Sono cose da campo, cose che succedono, e dal campo non devono uscire. Si dice sempre così, infatti l’ha detto anche Maurizio Sarri dopo aver dato del finocchio e del frocio al suo collega Roberto Mancini. Poi Sarri ha chiesto scusa, e Mancini gli ha risposto: non devi chiedere scusa, hai sessant’anni, devi vergognarti. Difficile non dargli ragione.
Il calcio è quel luogo in cui il presidente federale Tavecchio ha parlato di Optì Pobà che mangia le banane, e un dirigente poi rimosso ha definitoquattro lesbiche le giocatrici di pallone. Non tutti, per fortuna, sono così, ma neanche pochi. Il calcio non è uno sport per signorine, di diceva una volta: neanche per omosessuali, se la loro stessa esistenza viene considerata una potenziale offesa. Accade nell’Italia in cui si litiga, anche e soprattutto a sinistra, purtroppo, sulle adozioni per le coppie gay.
Mandiamo i nostri figli alle scuole calcio sperando, come minimo, che venga insegnato loro qualche comportamento degno, una sanità non solo del corpo. Non è moralismo chiamarli valori, perché se lo sport non è un luogo di educazione e crescita, allora a cosa serve? Solo a svagarci? Solo a dimenticare che esistono persone che dileggiano e insultano senza neppure rendersi conto di quello che dicono?
Al netto del dibattito che ne è seguito, assai sproporzionato e fuori sintonia come spesso succede in Italia, nel calcio e non solo (a Napoli c’è già chi sostiene che sia tutto un complotto contro la squadra di Sarri prima in classifica, la più forte finora e con pieno merito, la più divertente, molto più della Juve che la insegue), la tristissima scena di Sarri e Mancini (mai visto tanto sconvolto l’ex fuoriclasse, eppure ne avrà viste e sentite, nella sua vita) ci racconta a che punto siamo a livello di integrazione, percezione delle cose, modernità di pensiero, tolleranza, educazione e cultura.
Ora è inevitabile l’effetto ventilatore, ma la materia tra le pale l’ha messa Sarri. Un signore che vive di calcio da moltissimi anni, arrivato tardi sulla scena della serie A forse perché questa è una casta blindata, oppure perché questo signore ha limiti di linguaggio e di pensiero, come indicherebbe la sua dialettica che pure, a volte, è apparsa di rottura, originale e sincera in un ambiente plastificato, pieno di parole tutte uguali e banali.
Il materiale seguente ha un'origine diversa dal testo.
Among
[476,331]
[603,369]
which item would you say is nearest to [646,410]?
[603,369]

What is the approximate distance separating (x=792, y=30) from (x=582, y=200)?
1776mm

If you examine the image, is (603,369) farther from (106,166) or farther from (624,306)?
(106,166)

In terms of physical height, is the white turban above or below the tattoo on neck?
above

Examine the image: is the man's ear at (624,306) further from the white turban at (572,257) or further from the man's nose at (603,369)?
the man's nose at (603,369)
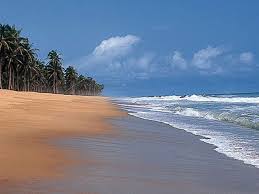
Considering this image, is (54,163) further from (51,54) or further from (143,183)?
(51,54)

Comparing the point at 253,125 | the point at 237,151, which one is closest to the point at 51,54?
the point at 253,125

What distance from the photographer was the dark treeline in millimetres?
63897

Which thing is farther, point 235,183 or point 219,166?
point 219,166

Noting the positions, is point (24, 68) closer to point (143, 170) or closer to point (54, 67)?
point (54, 67)

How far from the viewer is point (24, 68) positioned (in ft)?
232

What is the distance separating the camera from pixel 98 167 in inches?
299

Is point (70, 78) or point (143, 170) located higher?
point (70, 78)

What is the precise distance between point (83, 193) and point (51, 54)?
88552 mm

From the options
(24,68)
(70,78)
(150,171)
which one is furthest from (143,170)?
(70,78)

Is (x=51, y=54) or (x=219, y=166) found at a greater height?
(x=51, y=54)

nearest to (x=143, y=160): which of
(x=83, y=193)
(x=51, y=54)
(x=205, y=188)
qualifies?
(x=205, y=188)

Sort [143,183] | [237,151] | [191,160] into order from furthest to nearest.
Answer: [237,151]
[191,160]
[143,183]

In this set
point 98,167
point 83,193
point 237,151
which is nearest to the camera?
point 83,193

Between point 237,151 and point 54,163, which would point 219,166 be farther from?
point 54,163
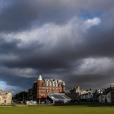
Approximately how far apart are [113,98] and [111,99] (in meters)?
1.84

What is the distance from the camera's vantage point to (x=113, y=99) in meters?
196

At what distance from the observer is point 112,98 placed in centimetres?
19988

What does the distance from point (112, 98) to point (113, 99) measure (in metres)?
4.00

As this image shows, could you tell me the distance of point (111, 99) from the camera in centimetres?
19950

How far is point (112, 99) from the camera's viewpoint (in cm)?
19788

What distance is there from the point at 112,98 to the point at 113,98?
1.79 m

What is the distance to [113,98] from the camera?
650 feet

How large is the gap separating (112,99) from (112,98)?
2.06 m

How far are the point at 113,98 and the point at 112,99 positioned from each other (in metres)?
0.88

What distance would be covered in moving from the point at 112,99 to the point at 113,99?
2032mm

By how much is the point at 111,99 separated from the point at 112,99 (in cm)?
167
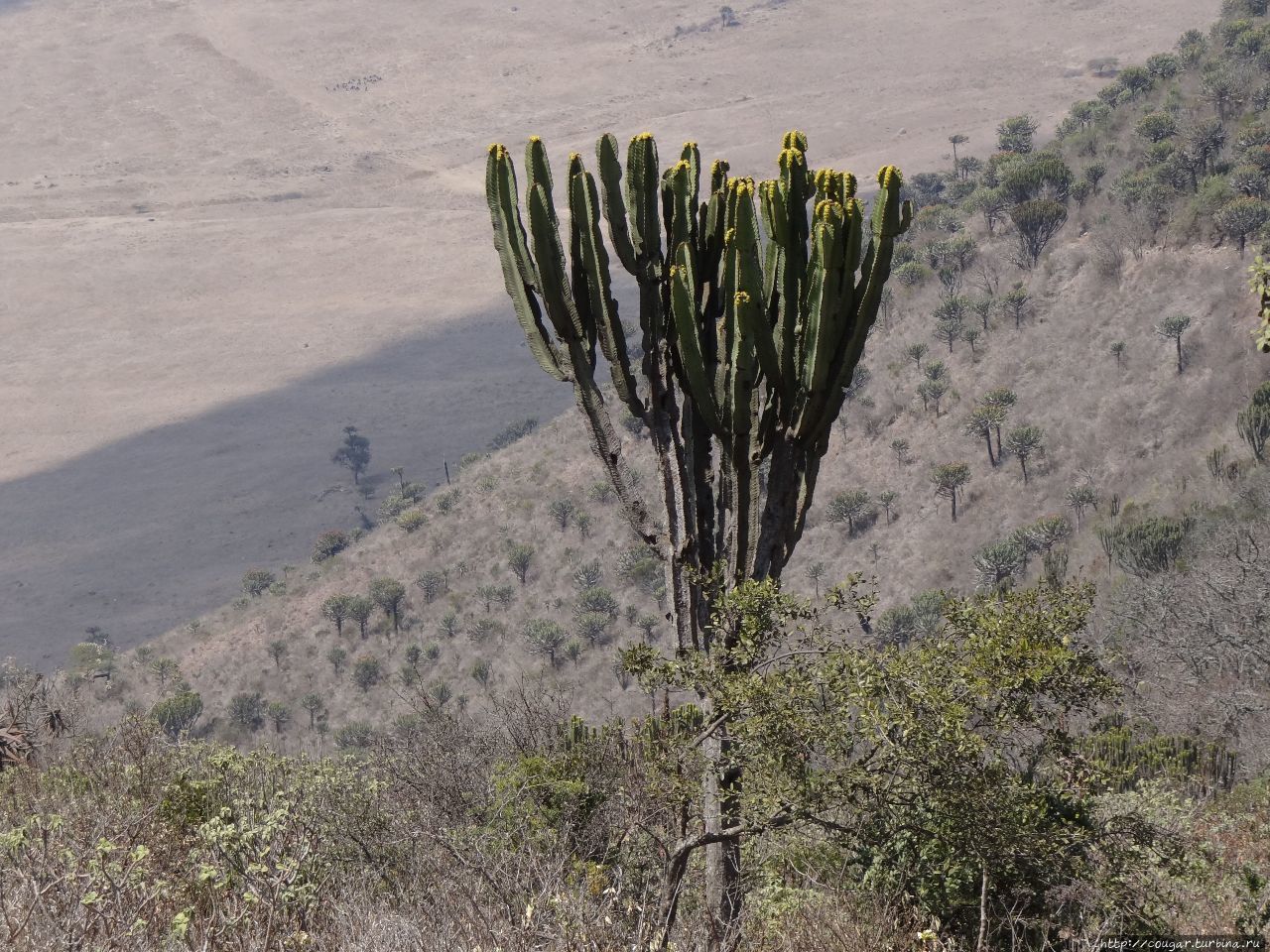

Ma se invece le parole “originali e diverse” sono ancora più uguali, e riflettono un pensiero non comune ma purtroppo diffuso, allora è meglio restare al “giocheremo la nostra partita, la palla è rotonda, ringrazio i tifosi e il mister”. Oppure, invece, sta proprio cambiando qualcosa: dopo i nomi e cognomi degli ultrà del Genoa, squadernati dal coraggioso Gasperini, ecco Mancini che apre il recinto e ci fa entrare lì dentro. Cose che succedono da sempre? E cosa vuol dire? Non devono succedere più, punto. E se in Italia nessun calciatore ha mai avuto il coraggio di dire sì, sono omosessuale, e allora?, forse dipende anche dall’ambiente che lo circonda, da quelli che gli risponderebbero: stai zitto, frocio.